# ArrayList || Bei Ausgabe nach jedem 10. Eintrag Zeilenumbruch



## MoinMoin (11. Sep 2012)

Hallo liebe Community,

ich habe eine Arraylist bei der in jedem Schleifendurchlauf ein Eintrag hinzugefügt wird:


```
public static void gibListe2(String y) {
		list2.add(y);
```

Zum Schluss gibt es ein:


```
JOptionPane.showMessageDialog(null, "Folgende Vorgänge konnten nicht gelöscht werden: " + list2)
```

Nur schreibt er jetzt alle Einträge ( Können auch über 100 werden ) hintereinander.

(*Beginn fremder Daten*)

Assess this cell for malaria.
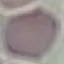

Uninfected.

Summary:
  - Capture: smartphone through the microscope eyepiece
  - Preparation: thin smear
  - Stain: Giemsa
  - Image type: automatically extracted cell patch, resized to 64 × 64 pixels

Ich möchte aber gerne, dass er nach 10 Einträgen einen Zeilenumbruch im JOptionPane Bildschirm macht.

Wie kann ich diesen Zeilenumbruch bewirken?

Mit 
	
	
	
	





```
if (list2.size() == 10) {
			list2.add("\n");
```
funktioniert es leider nicht......wär auch zu einfach gewesen!

Liebe Grüße


----------



## ARadauer (11. Sep 2012)

if (list2.size() % 10 == 0) {


----------



## SlaterB (11. Sep 2012)

das geht schon, wenn du an Position 10 insert-est und es kein Problem ist dass Elemente in der Position verschoben sind,
bisschen kompliziert kann es bei mehrfachen Einfügen werden, Schleife nötig, die anderen Einfügungen bedenken usw.

nebenbei:
if (list2.size() == 10) ist natürlich keine Bedingung, die auf eine Liste mit 100 Elementen zutrifft, das dürfte klar sein

@Aradauer
> if (list2.size() % 10 == 0) { 
bei 11 oder 105 Elementen ist ein Zeilenumbruch vielleicht auch erwünscht

-----

ansonsten kannst du auch auf list.toString() verzichten und in einer Schleife selber einen Text zusammenbauen,
da ist es leichter bei bestimmten Indexen ein "\n" einzufügen,
achte gleich darauf, nicht alles String + String zu machen, lieber in einen StringBuilder schreiben


----------



## kaetzacoatl (11. Sep 2012)

```
public ArrayList<String> brechen(ArrayList<String> list){
		ArrayList<String> rtn = new ArrayList<String>();
		for (int i = 0; i < list.size(); i++) {
			rtn.add(list.get(i));
			if(i % 10 == 0)rtn.add("\n");
		}
		return rtn;		
	}
```
Dürfte gehn.


----------



## MoinMoin (11. Sep 2012)

Danke Aradauer !! Kurz, Knackig, Korrekt !! Reicht für meine Bedürfnisse

@ kaetzacoatl: Ist das selbe wie bei Aradauer, deshalb auch vollkommen korrekt !! Danke 

@ SlaterB: Danke auch an dich, hilfst mir bei sogut wie bei jedem Problemchen  !


----------



## Crian (11. Sep 2012)

ARadauer hat gesagt.:


> if (list2.size() % 10 == 0) {



Das funktioniert, wenn man beim Erstellen der Liste auf diese Weise nach jedem 10. einen Umbruch einfügt. Um beim Ausgeben der Liste Umbrüche auszugeben, funktioniert es natürlich nicht.


----------



## SlaterB (11. Sep 2012)

Crian hat gesagt.:


> Das funktioniert, wenn man beim Erstellen der Liste auf diese Weise nach jedem 10. einen Umbruch einfügt. Um beim Ausgeben der Liste Umbrüche auszugeben, funktioniert es natürlich nicht.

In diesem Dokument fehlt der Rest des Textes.